◆ Task to carry out ◆
Reproduce verbatim, line by line, everything from the line containing "Given this setup, evaluate" to the last line of the listing below; add nothing.

BEGIN Supplied information

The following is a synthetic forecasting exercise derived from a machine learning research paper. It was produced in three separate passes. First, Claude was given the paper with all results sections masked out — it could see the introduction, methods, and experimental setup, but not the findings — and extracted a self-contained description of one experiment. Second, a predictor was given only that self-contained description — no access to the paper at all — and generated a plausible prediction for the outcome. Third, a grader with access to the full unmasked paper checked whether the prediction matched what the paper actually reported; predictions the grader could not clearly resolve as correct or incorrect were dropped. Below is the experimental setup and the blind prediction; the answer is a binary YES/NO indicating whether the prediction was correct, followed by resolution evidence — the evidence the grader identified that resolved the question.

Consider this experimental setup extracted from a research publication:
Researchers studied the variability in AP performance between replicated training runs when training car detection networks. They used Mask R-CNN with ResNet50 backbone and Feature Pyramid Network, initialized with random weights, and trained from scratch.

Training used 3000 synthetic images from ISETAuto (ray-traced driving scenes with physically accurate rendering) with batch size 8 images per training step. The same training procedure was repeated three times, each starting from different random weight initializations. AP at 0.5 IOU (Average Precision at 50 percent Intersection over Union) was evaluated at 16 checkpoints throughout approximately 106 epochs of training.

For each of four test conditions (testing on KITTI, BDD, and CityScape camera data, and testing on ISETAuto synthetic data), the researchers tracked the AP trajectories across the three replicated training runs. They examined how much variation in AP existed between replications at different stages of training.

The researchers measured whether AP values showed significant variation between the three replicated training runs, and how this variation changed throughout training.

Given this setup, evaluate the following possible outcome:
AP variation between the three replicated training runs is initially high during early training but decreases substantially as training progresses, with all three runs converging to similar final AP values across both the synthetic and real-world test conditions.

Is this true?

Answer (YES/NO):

END Supplied information

◆ Task solution ◆
Given this setup, evaluate the following possible outcome:
AP variation between the three replicated training runs is initially high during early training but decreases substantially as training progresses, with all three runs converging to similar final AP values across both the synthetic and real-world test conditions.

Is this true?

Answer (YES/NO):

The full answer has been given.